> Record excerpts:

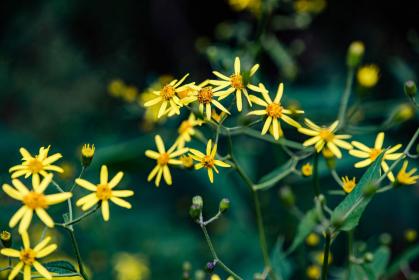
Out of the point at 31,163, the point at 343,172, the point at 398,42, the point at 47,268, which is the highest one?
the point at 398,42

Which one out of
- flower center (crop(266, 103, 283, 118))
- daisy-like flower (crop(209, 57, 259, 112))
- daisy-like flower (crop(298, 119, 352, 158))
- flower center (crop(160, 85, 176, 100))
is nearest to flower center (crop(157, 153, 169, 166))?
flower center (crop(160, 85, 176, 100))

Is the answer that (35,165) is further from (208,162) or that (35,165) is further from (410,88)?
(410,88)

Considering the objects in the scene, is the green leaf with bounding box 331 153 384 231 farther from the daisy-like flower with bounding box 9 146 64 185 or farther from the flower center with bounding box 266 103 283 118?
the daisy-like flower with bounding box 9 146 64 185

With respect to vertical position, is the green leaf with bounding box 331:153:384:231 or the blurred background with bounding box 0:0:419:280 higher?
the blurred background with bounding box 0:0:419:280

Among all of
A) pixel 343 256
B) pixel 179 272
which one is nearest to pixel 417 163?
pixel 343 256

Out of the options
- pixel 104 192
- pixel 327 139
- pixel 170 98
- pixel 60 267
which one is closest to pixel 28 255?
pixel 60 267

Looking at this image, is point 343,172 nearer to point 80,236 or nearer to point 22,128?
point 80,236
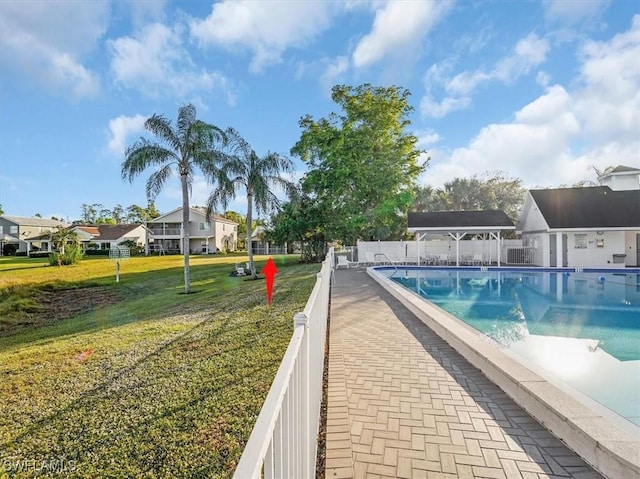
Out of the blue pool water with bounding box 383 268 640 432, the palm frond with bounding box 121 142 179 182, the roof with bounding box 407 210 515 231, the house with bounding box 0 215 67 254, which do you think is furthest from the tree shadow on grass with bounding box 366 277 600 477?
the house with bounding box 0 215 67 254

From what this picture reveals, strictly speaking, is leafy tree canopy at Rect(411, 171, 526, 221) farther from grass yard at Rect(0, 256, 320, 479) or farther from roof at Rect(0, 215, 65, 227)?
roof at Rect(0, 215, 65, 227)

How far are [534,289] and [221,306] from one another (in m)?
13.3

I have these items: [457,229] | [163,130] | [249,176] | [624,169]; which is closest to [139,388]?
[163,130]

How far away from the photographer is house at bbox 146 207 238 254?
47.6 meters

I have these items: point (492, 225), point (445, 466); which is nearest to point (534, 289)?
point (492, 225)

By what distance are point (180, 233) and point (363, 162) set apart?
3300cm

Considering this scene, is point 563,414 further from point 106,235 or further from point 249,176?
point 106,235

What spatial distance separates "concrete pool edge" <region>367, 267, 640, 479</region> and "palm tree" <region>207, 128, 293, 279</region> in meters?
14.9

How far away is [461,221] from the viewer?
2322 centimetres

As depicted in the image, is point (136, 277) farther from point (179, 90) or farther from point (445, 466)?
point (445, 466)

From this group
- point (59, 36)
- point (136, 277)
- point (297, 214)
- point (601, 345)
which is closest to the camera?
point (601, 345)

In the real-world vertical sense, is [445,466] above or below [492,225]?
below

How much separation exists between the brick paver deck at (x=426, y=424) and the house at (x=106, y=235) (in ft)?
167

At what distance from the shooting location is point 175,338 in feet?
24.5
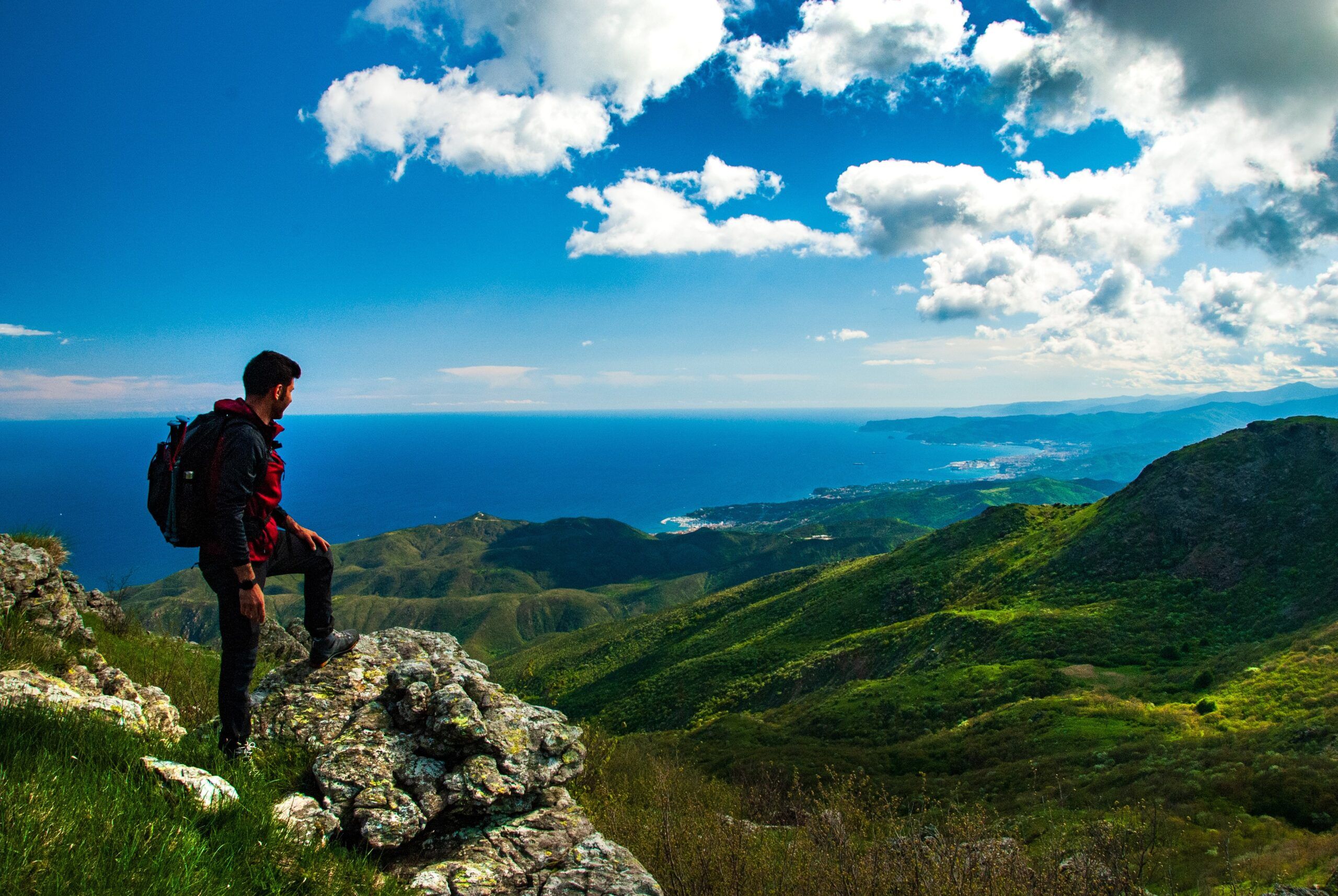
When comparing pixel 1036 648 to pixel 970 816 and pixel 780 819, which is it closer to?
pixel 780 819

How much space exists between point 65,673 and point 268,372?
4.79m

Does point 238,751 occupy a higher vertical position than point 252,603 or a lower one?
lower

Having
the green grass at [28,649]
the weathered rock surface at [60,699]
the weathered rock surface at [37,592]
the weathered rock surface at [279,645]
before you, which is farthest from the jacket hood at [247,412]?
the weathered rock surface at [279,645]

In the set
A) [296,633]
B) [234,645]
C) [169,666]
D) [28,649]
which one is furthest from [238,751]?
[296,633]

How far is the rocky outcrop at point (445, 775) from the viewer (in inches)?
193

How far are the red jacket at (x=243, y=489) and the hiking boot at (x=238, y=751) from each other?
61.3 inches

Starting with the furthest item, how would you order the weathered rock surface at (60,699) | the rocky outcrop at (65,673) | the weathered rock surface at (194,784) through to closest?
1. the rocky outcrop at (65,673)
2. the weathered rock surface at (60,699)
3. the weathered rock surface at (194,784)

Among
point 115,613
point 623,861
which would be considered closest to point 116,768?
point 623,861

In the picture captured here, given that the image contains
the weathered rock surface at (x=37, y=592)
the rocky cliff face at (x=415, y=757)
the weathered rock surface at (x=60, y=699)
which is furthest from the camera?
the weathered rock surface at (x=37, y=592)

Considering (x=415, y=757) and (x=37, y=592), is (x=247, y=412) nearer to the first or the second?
(x=415, y=757)

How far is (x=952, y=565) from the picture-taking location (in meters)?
68.3

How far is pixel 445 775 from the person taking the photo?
18.9 ft

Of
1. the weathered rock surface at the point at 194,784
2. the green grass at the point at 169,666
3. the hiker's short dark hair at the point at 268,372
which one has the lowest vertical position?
Answer: the green grass at the point at 169,666

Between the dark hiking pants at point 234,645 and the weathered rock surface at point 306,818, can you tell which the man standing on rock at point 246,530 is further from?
the weathered rock surface at point 306,818
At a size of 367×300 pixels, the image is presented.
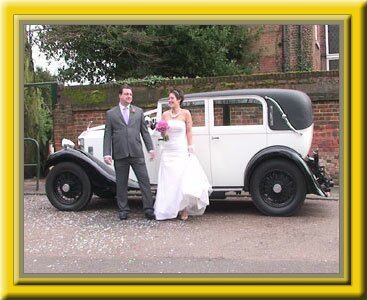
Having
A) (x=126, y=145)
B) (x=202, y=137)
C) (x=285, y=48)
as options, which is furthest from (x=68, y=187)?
(x=285, y=48)

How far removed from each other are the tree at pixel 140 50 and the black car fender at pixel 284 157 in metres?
6.30

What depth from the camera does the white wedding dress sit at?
646cm

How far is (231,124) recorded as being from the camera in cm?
693

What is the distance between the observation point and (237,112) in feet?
22.9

> Written request: Reproduce, word for word, the stretch from the line containing "What depth from" through the final line of the rows above.

> Reply to the task:
What depth from the camera does the white wedding dress sit at?
646cm

How far is (231,124) recorded as being from the camera in cm?
693

What is the distance between the observation point and (237,112) in feet?
22.9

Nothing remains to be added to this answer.